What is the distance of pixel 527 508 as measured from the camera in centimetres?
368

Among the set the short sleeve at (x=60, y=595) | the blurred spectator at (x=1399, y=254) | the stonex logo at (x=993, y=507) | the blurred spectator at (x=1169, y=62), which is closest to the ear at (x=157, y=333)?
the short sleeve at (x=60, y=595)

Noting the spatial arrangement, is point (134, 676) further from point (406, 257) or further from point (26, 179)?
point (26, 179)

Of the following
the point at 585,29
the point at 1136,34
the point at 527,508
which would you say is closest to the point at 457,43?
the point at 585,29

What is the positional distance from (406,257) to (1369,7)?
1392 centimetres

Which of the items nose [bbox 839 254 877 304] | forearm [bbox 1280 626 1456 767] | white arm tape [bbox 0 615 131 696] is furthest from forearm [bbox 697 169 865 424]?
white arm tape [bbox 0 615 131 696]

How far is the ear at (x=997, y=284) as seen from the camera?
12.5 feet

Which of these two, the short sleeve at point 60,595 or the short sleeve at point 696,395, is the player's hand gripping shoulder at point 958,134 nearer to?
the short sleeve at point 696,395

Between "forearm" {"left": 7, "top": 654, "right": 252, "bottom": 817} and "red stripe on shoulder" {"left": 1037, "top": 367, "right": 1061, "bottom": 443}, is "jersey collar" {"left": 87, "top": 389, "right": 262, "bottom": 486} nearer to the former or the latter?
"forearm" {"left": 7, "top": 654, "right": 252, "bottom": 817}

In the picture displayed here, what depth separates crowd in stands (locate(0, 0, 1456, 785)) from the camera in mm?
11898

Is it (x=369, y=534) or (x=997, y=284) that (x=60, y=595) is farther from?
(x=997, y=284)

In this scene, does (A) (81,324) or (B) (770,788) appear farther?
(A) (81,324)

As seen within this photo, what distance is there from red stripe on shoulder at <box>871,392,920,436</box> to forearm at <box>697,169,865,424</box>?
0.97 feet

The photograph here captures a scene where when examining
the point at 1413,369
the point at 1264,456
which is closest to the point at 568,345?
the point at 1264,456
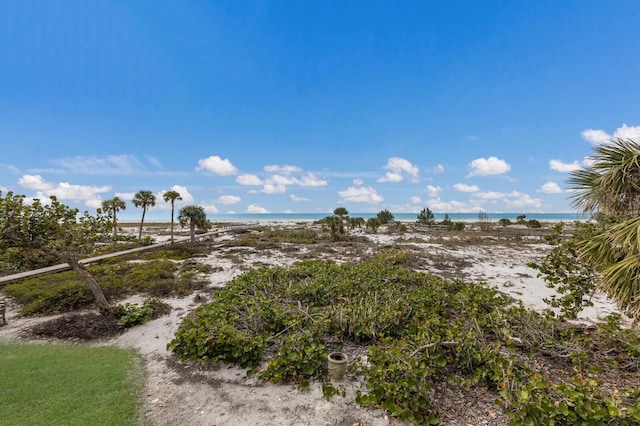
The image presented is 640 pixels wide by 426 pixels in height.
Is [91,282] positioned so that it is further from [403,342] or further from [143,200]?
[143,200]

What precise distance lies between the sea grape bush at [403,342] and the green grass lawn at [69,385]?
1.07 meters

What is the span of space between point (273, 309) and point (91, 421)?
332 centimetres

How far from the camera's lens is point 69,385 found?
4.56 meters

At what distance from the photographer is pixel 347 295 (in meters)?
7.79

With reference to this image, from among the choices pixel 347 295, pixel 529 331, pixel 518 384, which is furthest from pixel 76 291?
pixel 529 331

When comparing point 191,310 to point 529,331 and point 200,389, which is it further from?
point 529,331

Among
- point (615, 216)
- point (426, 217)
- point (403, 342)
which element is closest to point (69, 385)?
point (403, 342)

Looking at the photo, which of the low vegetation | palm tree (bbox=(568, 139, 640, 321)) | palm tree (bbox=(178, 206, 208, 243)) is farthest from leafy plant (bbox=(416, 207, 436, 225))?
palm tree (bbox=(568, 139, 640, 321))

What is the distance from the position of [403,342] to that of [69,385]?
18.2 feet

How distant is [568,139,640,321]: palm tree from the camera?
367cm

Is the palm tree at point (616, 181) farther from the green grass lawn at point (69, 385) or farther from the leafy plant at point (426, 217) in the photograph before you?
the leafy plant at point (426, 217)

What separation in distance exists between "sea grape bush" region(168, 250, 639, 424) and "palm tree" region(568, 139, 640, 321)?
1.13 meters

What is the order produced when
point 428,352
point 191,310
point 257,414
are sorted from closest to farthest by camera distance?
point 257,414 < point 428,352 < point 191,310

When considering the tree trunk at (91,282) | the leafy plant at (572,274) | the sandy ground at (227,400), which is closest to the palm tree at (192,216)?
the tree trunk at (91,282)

* * *

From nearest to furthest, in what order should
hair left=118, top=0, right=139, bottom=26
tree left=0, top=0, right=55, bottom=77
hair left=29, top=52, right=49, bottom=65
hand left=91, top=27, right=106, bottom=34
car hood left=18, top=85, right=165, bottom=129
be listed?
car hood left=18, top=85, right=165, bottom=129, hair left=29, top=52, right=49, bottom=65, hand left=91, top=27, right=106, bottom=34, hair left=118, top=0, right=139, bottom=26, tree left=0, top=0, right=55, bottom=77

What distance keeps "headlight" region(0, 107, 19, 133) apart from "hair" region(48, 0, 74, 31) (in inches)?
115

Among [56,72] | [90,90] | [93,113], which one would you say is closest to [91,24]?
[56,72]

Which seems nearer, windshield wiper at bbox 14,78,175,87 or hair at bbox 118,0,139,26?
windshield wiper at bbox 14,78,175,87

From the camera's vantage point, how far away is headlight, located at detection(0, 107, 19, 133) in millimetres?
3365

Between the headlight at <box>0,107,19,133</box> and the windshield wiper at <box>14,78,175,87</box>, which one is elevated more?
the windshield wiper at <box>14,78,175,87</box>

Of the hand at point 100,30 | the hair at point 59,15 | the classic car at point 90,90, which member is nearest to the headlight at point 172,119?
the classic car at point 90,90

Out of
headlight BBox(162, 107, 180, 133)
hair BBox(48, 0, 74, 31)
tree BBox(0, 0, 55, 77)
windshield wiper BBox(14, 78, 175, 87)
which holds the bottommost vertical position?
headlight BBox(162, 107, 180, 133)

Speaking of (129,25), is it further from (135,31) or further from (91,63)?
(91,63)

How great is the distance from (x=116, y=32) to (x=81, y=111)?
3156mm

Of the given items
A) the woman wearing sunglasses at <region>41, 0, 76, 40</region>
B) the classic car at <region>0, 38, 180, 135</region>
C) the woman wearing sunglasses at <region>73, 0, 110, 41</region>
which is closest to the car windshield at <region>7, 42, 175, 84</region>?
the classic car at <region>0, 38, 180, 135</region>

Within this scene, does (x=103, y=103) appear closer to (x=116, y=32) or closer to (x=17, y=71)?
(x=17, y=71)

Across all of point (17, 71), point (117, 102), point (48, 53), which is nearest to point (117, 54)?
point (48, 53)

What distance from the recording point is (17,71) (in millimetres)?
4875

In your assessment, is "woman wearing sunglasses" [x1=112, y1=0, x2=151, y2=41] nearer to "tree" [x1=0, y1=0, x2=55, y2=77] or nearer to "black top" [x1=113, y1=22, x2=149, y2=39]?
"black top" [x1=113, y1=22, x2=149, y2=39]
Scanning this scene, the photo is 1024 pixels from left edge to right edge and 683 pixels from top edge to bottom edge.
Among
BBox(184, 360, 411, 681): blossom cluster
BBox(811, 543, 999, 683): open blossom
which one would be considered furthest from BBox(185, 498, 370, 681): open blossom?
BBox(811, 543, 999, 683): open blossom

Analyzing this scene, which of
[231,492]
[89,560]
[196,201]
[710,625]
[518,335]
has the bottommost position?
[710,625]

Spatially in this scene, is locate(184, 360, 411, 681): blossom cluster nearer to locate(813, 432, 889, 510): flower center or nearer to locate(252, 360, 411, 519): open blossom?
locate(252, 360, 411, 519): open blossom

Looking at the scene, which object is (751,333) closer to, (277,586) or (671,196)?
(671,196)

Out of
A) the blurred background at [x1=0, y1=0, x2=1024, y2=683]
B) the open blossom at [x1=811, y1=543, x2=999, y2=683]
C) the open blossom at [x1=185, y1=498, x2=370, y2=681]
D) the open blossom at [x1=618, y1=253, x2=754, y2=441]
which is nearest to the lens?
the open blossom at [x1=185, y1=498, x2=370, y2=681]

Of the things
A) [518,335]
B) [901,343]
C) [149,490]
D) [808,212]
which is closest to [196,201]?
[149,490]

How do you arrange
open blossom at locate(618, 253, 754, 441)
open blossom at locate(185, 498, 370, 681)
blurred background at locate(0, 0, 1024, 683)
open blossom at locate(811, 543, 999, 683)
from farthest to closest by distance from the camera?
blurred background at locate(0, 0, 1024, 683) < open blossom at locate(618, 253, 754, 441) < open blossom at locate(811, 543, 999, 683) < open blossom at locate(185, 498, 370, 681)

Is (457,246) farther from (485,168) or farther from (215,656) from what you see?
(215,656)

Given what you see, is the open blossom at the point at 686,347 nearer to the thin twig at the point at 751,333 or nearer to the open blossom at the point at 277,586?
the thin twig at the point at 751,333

## Your objective
Please report each line in the two blocks above that contains the word "sunglasses", and copy every such line in full.

## Exercise output
A) the woman wearing sunglasses at <region>41, 0, 76, 40</region>
C) the woman wearing sunglasses at <region>73, 0, 110, 41</region>
In your assessment, is "woman wearing sunglasses" [x1=112, y1=0, x2=151, y2=41] nearer to "tree" [x1=0, y1=0, x2=55, y2=77] or nearer to "black top" [x1=113, y1=22, x2=149, y2=39]?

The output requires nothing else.